- Aim of the exercise: Write out the data again with each occurrence of "nearest" replaced by "closest" and nothing else changed. Leave the pictures out.

Raw data
◇ ◇ ◇

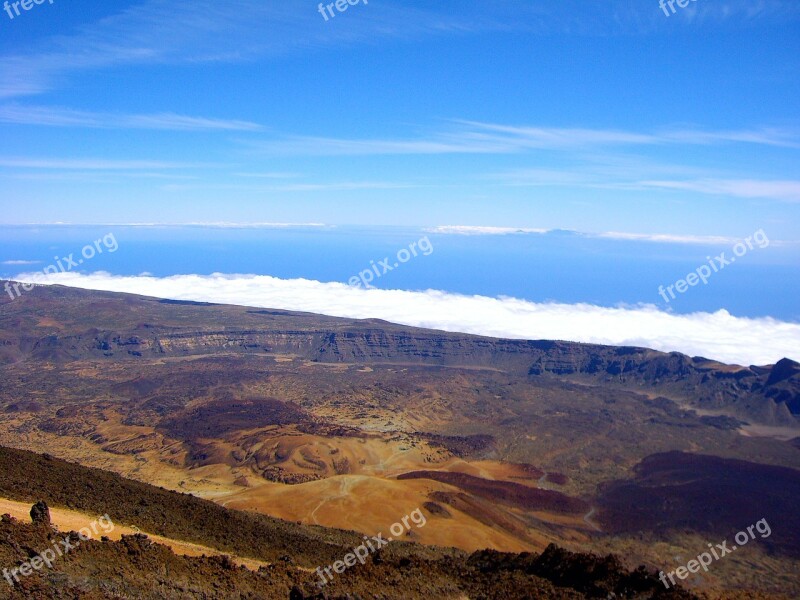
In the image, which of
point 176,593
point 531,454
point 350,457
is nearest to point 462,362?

◇ ◇ ◇

- Response to the exercise:
In the image, which of
point 176,593
point 531,454
point 350,457
is closest to point 462,362?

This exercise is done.